Il me dit où il habite. Je m’é­tonne. Un vil­lage voisin du mien. Alors il déclare qu’il arrive de Suisse. Et qu’il louerait bien sa mai­son. Quand il quitte le café, quelque min­utes plus tard, nous sommes con­venus de faire une vis­ite de la mai­son après qu’il l’au­ra vidée de ses meubles.
- Tu le con­nais? demande Luv.
- Non.
- Étrange.
- Oui. Surtout ses baskets. 

Maffia

- A vingt et une heure, ordon­nait le maffieux, comme con­venu! Si la trans­ac­tion se passe bien, tu n’auras pas à inter­venir.
De plus, la sœur du crim­inel me sur­veil­lait. Que cet homme me don­nât des ordres me sidérait, mais je n’avais aucun moyen de les con­tester. J’é­tais à sa mer­ci et cepen­dant, je ne le con­nais­sais pas. Tout en admet­tant que la ques­tion était incon­grue, je demandais:
- Quel est votre nom?
Il haus­sait les épaules. Aus­sitôt, je m’ex­cu­sais de me mon­tr­er aus­si stu­pide.
- Mais enfin, on se con­naît depuis quand?
Posant la main sur mon épaule, l’air pater­nal­iste:
- Ne fais pas l’id­iot et tiens-toi prêt!
Je bat­tais en retraite.

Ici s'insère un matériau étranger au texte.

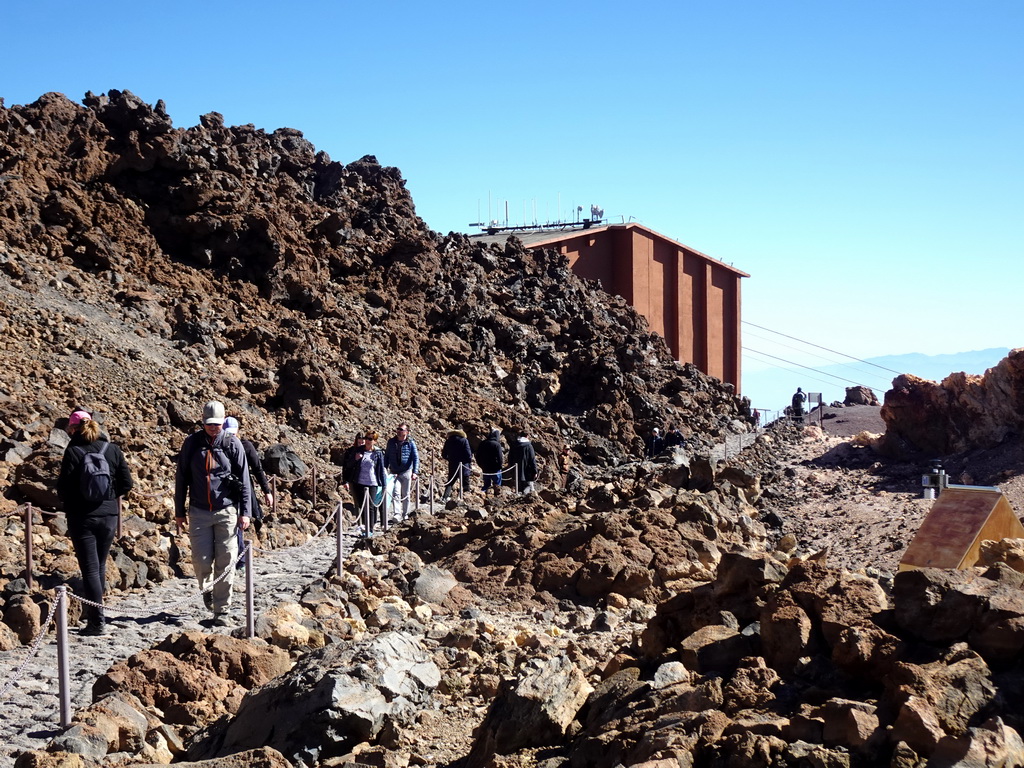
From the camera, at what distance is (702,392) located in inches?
1460

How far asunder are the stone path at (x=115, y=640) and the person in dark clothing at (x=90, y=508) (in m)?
0.36

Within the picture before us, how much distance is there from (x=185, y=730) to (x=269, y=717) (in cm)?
77

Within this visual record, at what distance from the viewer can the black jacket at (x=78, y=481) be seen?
779 cm

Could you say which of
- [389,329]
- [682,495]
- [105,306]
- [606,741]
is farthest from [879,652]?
[389,329]

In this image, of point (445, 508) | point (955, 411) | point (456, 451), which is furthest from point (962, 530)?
point (955, 411)

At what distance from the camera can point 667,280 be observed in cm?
4156

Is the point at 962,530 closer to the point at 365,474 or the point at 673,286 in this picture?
the point at 365,474

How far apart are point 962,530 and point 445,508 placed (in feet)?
29.3

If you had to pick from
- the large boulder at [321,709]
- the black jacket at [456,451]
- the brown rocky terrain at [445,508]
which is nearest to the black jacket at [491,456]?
the black jacket at [456,451]

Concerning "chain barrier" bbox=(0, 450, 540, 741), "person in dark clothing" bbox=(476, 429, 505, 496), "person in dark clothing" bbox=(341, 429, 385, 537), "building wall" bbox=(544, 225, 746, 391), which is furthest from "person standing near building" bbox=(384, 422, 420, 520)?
"building wall" bbox=(544, 225, 746, 391)

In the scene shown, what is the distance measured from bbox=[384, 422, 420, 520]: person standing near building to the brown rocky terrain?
1.85ft

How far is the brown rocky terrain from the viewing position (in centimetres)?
538

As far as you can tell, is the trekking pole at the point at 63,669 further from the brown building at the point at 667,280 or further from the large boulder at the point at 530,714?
the brown building at the point at 667,280

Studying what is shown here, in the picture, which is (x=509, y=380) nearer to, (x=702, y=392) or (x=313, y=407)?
(x=313, y=407)
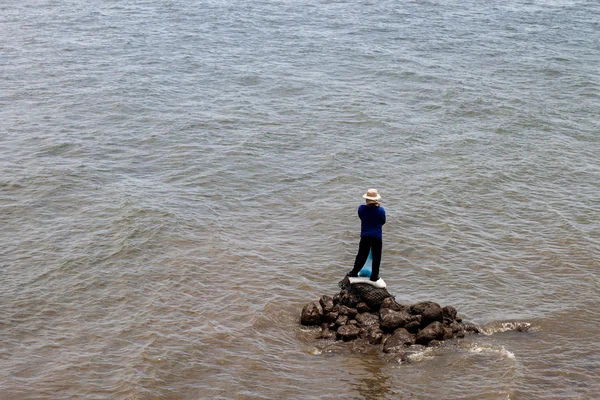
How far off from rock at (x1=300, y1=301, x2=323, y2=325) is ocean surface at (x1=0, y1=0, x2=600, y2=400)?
0.27 metres

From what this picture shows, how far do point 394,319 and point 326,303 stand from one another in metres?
1.37

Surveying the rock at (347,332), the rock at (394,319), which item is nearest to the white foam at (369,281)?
the rock at (394,319)

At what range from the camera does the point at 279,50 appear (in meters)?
32.0

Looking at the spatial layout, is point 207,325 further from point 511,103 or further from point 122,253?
point 511,103

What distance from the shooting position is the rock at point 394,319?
13.0m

Mon­tre en main, la sœur mar­chait der­rière moi, veil­lant à ce que je sois opéra­tionnel pour vingt et une heures. 

Gira

De cette ville n’é­taient plus vis­i­bles que les mag­a­sins qui reti­en­nent mon atten­tion, mag­a­sins de cuir, de pis­to­lets, de couteaux et pour­tant, dans une rue pleine de méth­ode et morne et grise, en cave, je décou­vrais un mag­a­sin de dis­ques. Me venait la réflex­ion habituelle: à quoi bon acheter des dis­ques? A quoi bon tous ces CD’s? Que con­ti­en­nent-ils de plus que ce qu’il con­ti­en­nent? Et qui si vite s’épuise… A la rigueur des vinyles? Surtout pour le dis­quaire. Afin de le soutenir avant dis­pari­tion. J’aperce­vais alors sur un présen­toir le nou­v­el album des Swans. Une pochette couleur sable. Et aus­sitôt réson­nait dans les hauts-par­leurs la voix de Michael Gira. L’Améri­cain chan­tait: “this heart belongs to me!” Me remé­morant les paroles des années 1980, quand Gira hurlait “this thing is mine! it belongs to me!”, je songeais: “pau­vre Michael, il n’a pas changé!”